* _Given passage_:

=======

Service at Tribal School

Much like the discrimination of the Red Indians in North America, Indian tribes who are the original inhabitants of the land have been subject to discrimination for decades. Their plight only worsened after independence – they were being exploited by their own country!
Historically, they have been carefree peoples whose only concern is their immediate survival. This mentality of ‘living in the present’ was working well for them until industrialization and the open market disfigured India’s social fabric permanently! In Tamil Nadu, they used to migrate constantly, finding work where they could and making ends just meet. They used to sell forest produce at the time of independence. Post-independence, they adapted themselves to the changing scenario and started dealing in petty items that one would need for everyday life such as safety pins, clips, toys and bangles. But as India, progressed and departmental shops and supermarkets opened up, they were left behind. The goods they sold could not match the mass-produced goods available at these establishments, As a result, even as they were adapting to the new society, another upheaval took place! Traditionally, tribal people have been discriminated in India, they were not allowed to visit temples and other public space. They are viewed as uncouth and uncivilized by the rest of society.
When I received a notification that SYH wanted volunteers for an expedition to a Tribal School, I was the first to enroll. I was thrilled! I had already volunteered with SYH for surveying a trust that aimed to help differently abled persons receive education and assistance at Gandharvakottai but this was the first time I was actually taking part in social visit. I was informed that we had to be ready by 6:00 AM on 19th July. I slept early at 11:30 PM the night before (Yes Mom! that IS early to me). I had set three alarms that would go off with fifteen minute intervals starting from 5:15 AM. I employed an alarm App called I Can’t Wake Up which doesn’t turn the alarm off unless I solve a puzzle, shake the phone for twenty seconds and a couple of more tests!

=======

* _What you are asked to do_: Can you rewrite the tribal school text from "Much like the" to "their own country!", changing "plight" to "hardship"? The entries aren't needed for any of this work.

=======

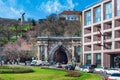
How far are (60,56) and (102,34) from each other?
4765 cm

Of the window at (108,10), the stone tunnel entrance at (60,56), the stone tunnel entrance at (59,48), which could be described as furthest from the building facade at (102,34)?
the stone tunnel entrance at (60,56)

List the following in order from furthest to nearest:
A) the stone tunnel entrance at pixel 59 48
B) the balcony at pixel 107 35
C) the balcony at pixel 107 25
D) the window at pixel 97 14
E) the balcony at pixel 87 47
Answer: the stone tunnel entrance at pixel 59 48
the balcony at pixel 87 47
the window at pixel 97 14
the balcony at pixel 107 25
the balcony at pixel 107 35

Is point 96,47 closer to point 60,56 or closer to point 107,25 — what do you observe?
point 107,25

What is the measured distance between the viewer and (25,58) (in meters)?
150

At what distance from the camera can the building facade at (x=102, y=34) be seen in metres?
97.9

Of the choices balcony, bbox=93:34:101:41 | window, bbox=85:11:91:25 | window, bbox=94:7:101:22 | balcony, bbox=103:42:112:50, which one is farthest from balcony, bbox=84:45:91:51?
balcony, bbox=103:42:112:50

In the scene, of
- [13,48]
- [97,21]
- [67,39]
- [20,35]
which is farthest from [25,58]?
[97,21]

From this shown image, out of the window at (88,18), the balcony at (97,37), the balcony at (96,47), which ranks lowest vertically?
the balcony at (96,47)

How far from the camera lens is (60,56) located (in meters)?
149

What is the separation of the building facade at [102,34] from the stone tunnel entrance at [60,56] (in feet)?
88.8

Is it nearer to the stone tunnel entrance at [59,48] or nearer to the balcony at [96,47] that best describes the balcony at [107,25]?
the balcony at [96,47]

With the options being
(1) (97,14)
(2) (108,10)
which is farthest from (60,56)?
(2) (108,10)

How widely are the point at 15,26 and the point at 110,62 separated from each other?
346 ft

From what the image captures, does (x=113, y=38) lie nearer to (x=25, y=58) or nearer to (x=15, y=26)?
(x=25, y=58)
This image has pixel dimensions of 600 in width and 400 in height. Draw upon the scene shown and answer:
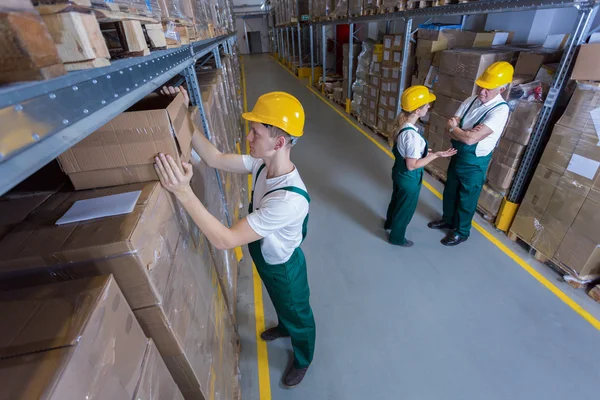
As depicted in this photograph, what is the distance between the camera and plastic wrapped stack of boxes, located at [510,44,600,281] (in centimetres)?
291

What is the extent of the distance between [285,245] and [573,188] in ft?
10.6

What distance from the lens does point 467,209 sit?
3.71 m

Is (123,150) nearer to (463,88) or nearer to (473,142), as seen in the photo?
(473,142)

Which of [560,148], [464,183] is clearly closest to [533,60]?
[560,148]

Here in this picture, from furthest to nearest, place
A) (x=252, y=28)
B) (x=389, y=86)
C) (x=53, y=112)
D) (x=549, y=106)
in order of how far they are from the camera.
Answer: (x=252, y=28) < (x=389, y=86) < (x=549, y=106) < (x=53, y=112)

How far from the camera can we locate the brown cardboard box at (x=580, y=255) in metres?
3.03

=======

* _Task solution_:
Much like the discrimination of the Red Indians in North America, Indian tribes who are the original inhabitants of the land have been subject to discrimination for decades. Their hardship only worsened after independence – they were being exploited by their own country!